Who watches the watchmen?

Here’s some more evidence of how useful we have been finding our volunteers. Our volunteer Mavis recently wrote a fuller description of a volume in the archives that had previously been described in only three words: “Belper Watchman’s Journal”.  The full description, courtesy of Mavis, can be read on the catalogue, under reference D5917.

The first thing that had to change was the word watchman, which should have been watchmen.  There was not one of them, but a whole team, charged with keeping good order in the town overnight, and maintaining a record of the people they encountered as they patrolled the streets.  It had been a legal requirement to employ watchmen since 1233, but these records date from the 1840s, and the men were not, so far as I can tell, employed by the state.  (Please correct me if I’m wrong! I won’t mind.)  Instead, their wages were paid by textile giants the Strutt company, which owned such a high proportion of the property in Belper.  Among their principal duties was the checking of gas for street lighting and water levels.  This was not what I had been expecting to be told, so in curiosity I checked the catalogue for our Strutt collections and realised that there was a whole series of similar records which we received separately from D5917 (reference D6948/11).  The volume that Mavis had described was a sort of long-lost brother to the others.

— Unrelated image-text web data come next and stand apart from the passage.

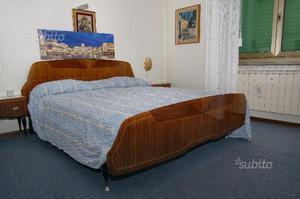 Camera da letto vintage della metà degli anni '60
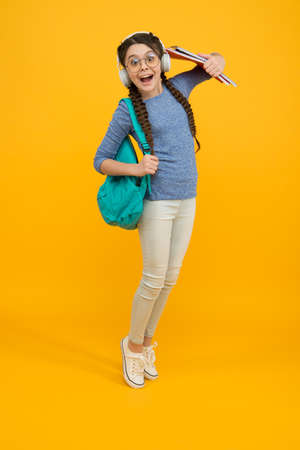 Welcome back to school. Happy child carry backpack yellow background. Little girl back to study. Back to class. School and education. September 1. Knowledge day. Private teaching. Back to school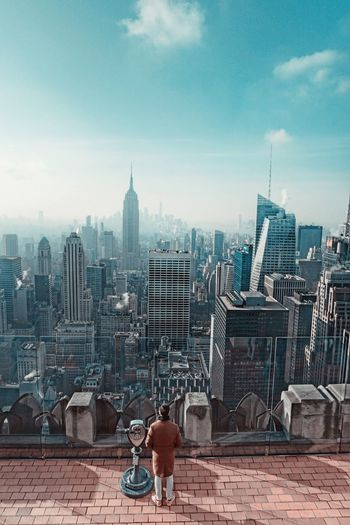 High Angle View Of Man Standing At Observation Point Against Cityscape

An article of 1835, published in The Mirror of Literature, Amusement, and Instruction, Volumes 25-26 (J. Limbird, 1835), gives a detailed description of the system devised by William Strutt to ensure diligence among the watchmen employed by the company.  The article states that the system had been emulated in Derby, and credits it with halving the number of watchmen required in that town, from twenty to ten.  The men walked separate rounds from 11pm to 5am.  Rather than carrying out the traditional watchman’s function of calling the hour, they were instructed to proceed silently and to use their lanterns “on urgent occasions” only.  In addition, the men’s routes and timings were periodically changed, with a combined effect of making it harder to predict the arrival of the watchman, who should therefore be better placed to detect bad behaviour.  The article continues:

In order to compel each watchman to go the route that is fixed for him at the times appointed, watch-clocks are provided at certain stations.  These clocks effect their object by means of certain pegs, each of which is required to be put down by a bolt within a quarter of an hour of the time fixed upon; and unless so put down, it remains up, and in the morning registers every quarter of an hour of neglected time.  The clocks are examined by a steady, responsible man every morning, and the results noted down in a book under the same number and route of each watchman.  If any one of them has omitted putting down a single peg, the superintendent copies the time and number of each omission in a book, which lies at the house where every clock is fixed, to enable the occupier of the house to examine if the superintendent enter [sic] those pegs right, which are missed, and into another book in which he copies all omissions and remarks.  These omissions are explained by the watchman to the superintendent every morning at five o’clock, and if he gives an account of his his having taken up disorderly persons, of having watched suspicious ones, or having been otherwise properly occupied … the omissions are allowed

Do bear in mind that this describes the system in Derby, but it is said to have been modelled on that of Belper, so it looks like this is a decent explanation of how these records were created.